• Testo
----------------

Letterature festival #9. Il premio strega europeo tra passato e futuro, mito e attualità.

Dormivano le piante del Foro Romano in un sonno profondo lungo il tempo. E con loro gli animali nascosti tra le rovine, tutte le pietre e i marmi, e le acque, e l’aria ed i suoni senza più echi. Immemori di un loro passato dimenticato quando avevano vissuto una simbiosi con il genere umano. Per gioco, per diletto, per realtà o finzione letteraria, per apologia di dei o demoni, comunque all’origine nati umani e diventati natura. Avevano fatto parte del Mito dentro la Storia.

Photogallery dell’evento.

Ovidio, con le sue Metamorfosi sarebbe stato presente a questo XVI° Festival delle Letterature di Roma, in ritorno dall’esilio dopo 2000  anni, solo tra un paio di settimane. Ma nella serata del IV° Premio Strega Europeo  è arrivato in anticipo come ospite inatteso,  presente a proposito, nell’inedito letterario della vincitrice del premio.  Jenny Erpenbeck, scrittrice di Berlino est, autrice del libro Voci del verbo andare (Sellerio 2016. Trad. Ada Vigliani), sulla storia di un filologo classico in pensione che si dedica all’ascolto dei migranti,  giunti in Europa da poco alla ricerca di una nuova vita. Analisi politica  e denuncia sociale nella scrittura della Erpenbeck, che ha vinto perché parla di gettare le basi di un disegno per una nuova identità europea, fondato non solo sulle vecchie culture ma su un’apertura multiculturale.

----------------

• Da svolgere
a - Rispondi alle seguenti domande sul testo sul Premio Strega Europeo:
(i) In che tipo di sonno dormivano le piante del Foro Romano?
(ii) Quale edizione del Festival delle Letterature di Roma viene citata?
(iii) Chi ha tradotto il libro "Voci del verbo andare"?
b - Riassumi in due frasi il testo sul Premio Strega Europeo.
c - Scrivi il seguito del testo sul Premio Strega Europeo, riprendendo dopo la sua ultima frase.

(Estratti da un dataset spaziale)
----------------

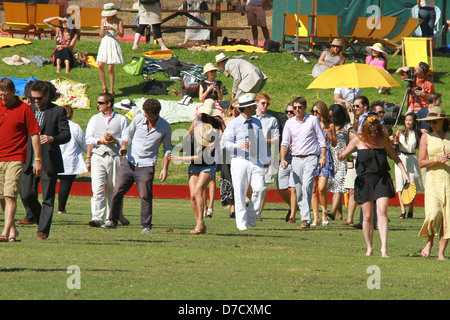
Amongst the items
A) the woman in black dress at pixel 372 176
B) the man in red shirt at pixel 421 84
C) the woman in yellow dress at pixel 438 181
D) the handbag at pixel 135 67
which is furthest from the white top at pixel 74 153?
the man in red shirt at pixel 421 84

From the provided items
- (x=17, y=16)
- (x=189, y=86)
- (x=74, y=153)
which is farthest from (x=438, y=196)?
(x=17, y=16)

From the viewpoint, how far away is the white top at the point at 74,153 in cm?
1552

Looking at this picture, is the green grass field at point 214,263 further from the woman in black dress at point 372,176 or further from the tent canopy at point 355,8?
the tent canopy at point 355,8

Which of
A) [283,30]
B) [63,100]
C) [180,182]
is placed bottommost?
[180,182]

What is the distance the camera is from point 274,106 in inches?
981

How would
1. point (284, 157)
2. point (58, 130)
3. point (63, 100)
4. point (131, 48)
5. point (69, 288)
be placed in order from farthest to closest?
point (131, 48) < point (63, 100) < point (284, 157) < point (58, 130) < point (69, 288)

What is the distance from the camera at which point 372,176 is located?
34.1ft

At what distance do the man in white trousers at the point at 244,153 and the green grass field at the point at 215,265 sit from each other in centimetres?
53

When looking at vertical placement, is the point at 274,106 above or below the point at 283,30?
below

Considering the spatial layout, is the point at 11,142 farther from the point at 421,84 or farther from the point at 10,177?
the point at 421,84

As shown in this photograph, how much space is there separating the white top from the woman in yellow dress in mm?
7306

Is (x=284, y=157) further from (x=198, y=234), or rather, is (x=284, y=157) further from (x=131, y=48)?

----------------

• Risposte
a -
(i) In un sonno profondo lungo il tempo.
(ii) La XVI.
(iii) Ada Vigliani.

b - La IV edizione del Premio Strega Europeo è stata vinta da Jenny Erpenbeck, scrittrice di Berlino est, con "Voci del verbo andare", storia di un filologo classico in pensione che si dedica all'ascolto dei migranti giunti da poco in Europa. Nel libro l'autrice unisce analisi politica e denuncia sociale, e ha vinto perché parla di gettare le basi di una nuova identità europea fondata sia sulle vecchie culture sia su un'apertura multiculturale.

c -
Era tutto iniziato con la musica giusta per un notturno di festa romana antica e moderna, la musica di un dj che si chiamava (Raffele) Costantino, come l’altro facitore della Basilica bella che ci ospitava. Le luci naturali lasciavano il passo a quelle colorate e le piante del “terzo paesaggio”, quelle che fanno frutto  delle zone desertiche  o desertificate,  e si inoltrano dove l’uomo ha fallito e lasciato solo ricordi (belli o brutti che siano). Sotto le luci colorate si allungavano i capperi saporosi, si stiravano le edere multiformi, frusciavano gli oleandri bassi, ridevano le rose colorate, si allungavano i fichi selvatici e ancora crescevano rovi, mirti, ferle e malve  insieme alla parietaria infestante.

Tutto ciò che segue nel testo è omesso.